The results of the Augmented Dickey-Fuller (ADF) test for each variable in the dataset.

• Stationarity test for A: The ADF statistic is -8.438, and the p-value is approximately 1.799e-13. Since the p-value is much smaller than 0.05 (a common significance level), we reject the null hypothesis of non-stationarity. The critical values at 1%, 5%, and 10% significance levels are also provided for reference.
• Stationarity test for B: The ADF statistic is -11.230, and the p-value is approximately 1.921e-20. Again, since the p-value is much smaller than 0.05, we reject the null hypothesis of non-stationarity. The critical values at different significance levels are also provided.
• Stationarity test for C: The ADF statistic is -9.029, and the p-value is approximately 5.517e-15. Similar to variables A and B, the small p-value indicates that we reject the null hypothesis of non-stationarity for variable C. Critical values at different significance levels are also provided.
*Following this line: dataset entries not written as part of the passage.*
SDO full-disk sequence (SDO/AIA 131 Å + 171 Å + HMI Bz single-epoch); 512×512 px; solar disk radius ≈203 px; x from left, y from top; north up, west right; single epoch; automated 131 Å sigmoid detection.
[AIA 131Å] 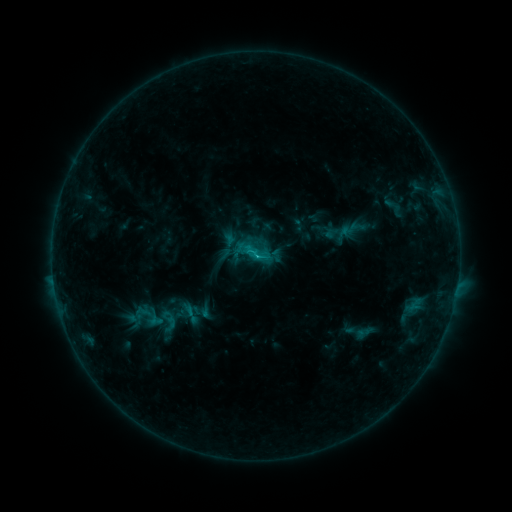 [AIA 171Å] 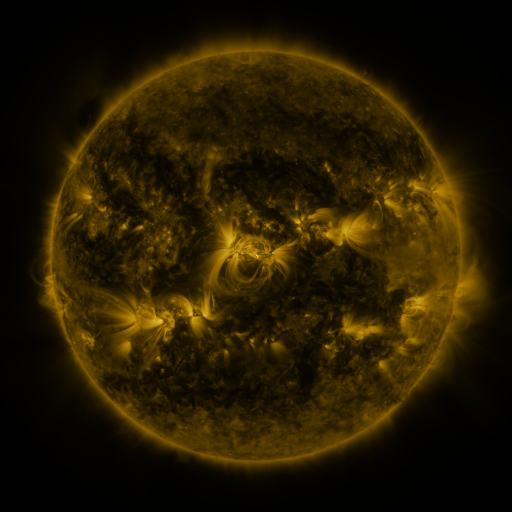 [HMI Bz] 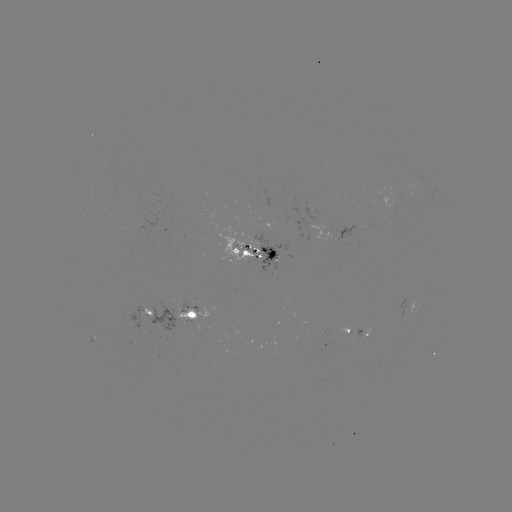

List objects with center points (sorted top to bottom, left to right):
sigmoid: (169, 321)
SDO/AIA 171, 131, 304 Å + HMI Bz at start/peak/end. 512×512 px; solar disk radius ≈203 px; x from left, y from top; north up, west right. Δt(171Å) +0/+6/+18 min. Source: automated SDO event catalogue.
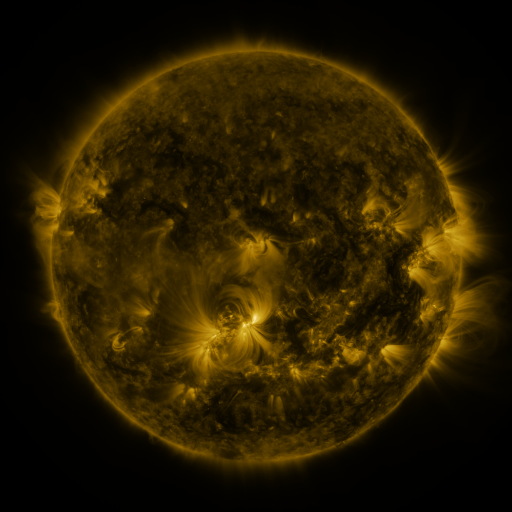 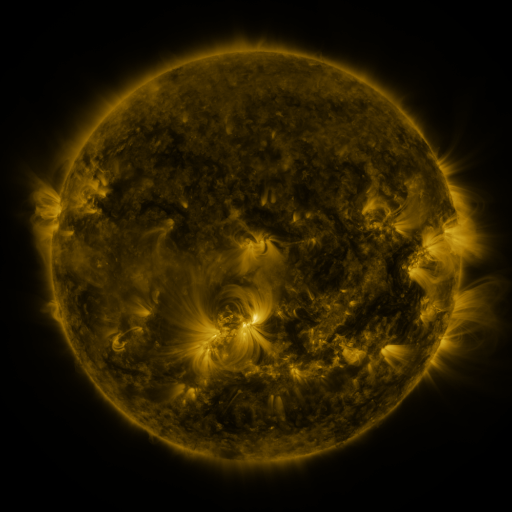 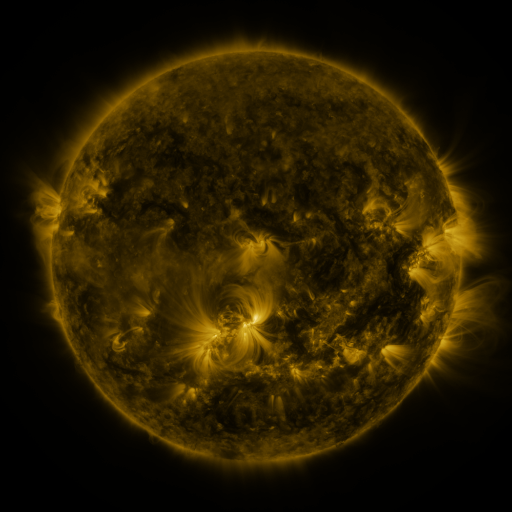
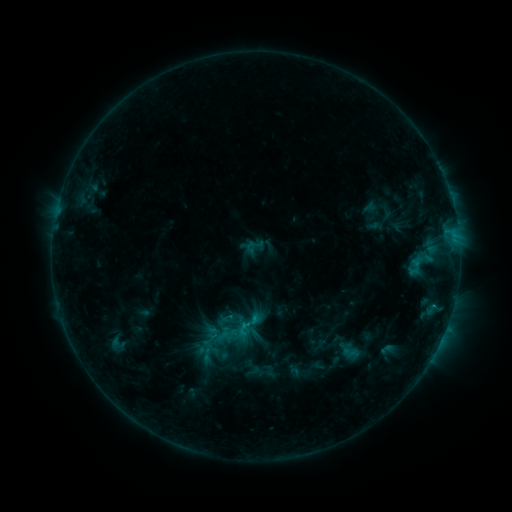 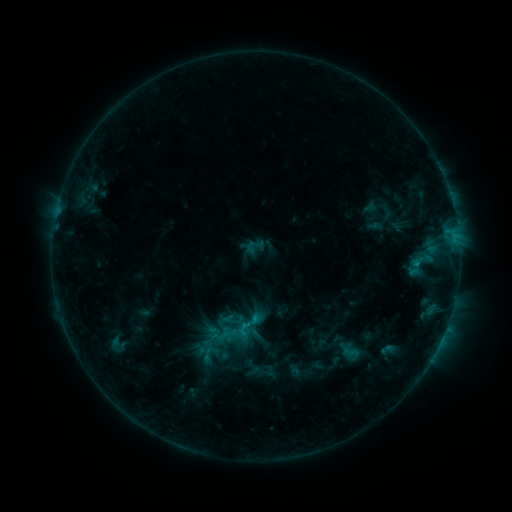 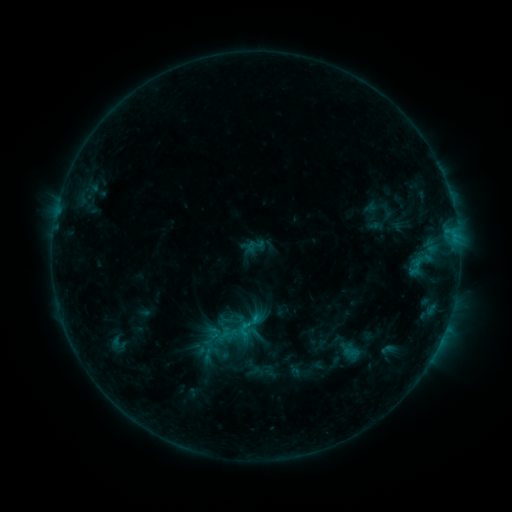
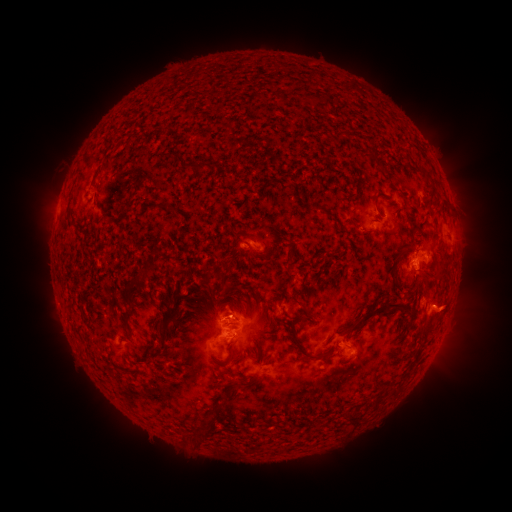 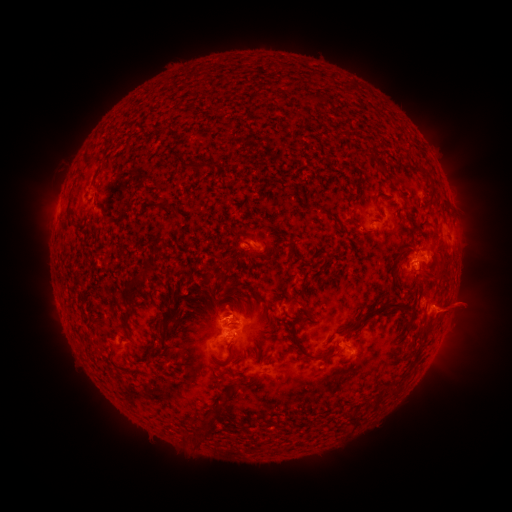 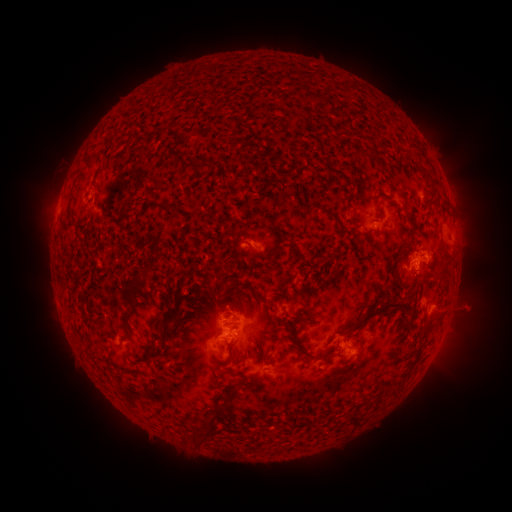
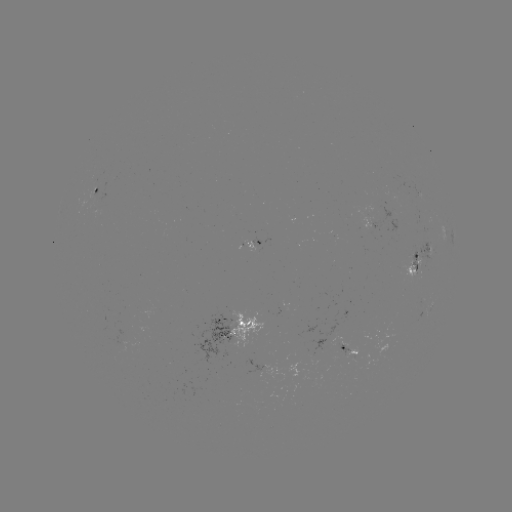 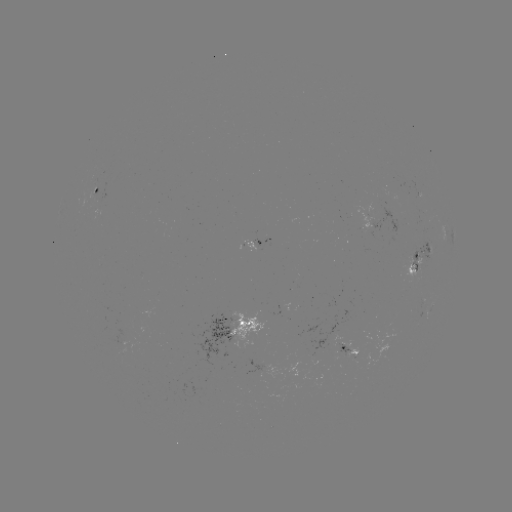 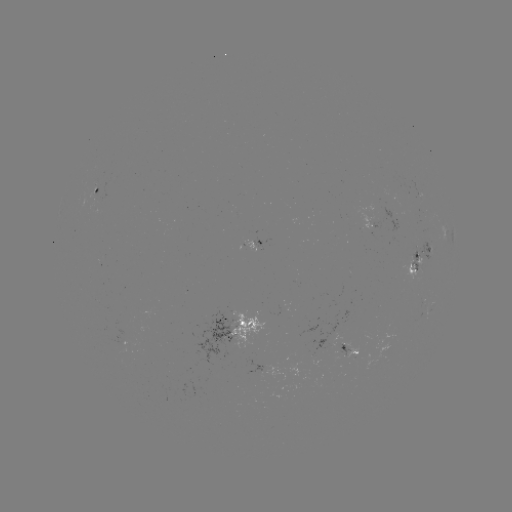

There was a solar eruption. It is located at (467, 308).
All three variables (A, B, and C) in the dataset are stationary based on the results of the Augmented Dickey-Fuller test.

Applications of VAR Models

1. Economic Forecasting: VAR models are widely used in economics to forecast the behavior of economic variables such as GDP, inflation, and interest rates.
2. Causal Inference: By studying the impulse responses generated by VAR models, researchers can infer the causal impact of one variable on another. This is particularly valuable in policy evaluation.
3. Financial Markets: VAR models can be used to predict financial indices, stocks and asset prices.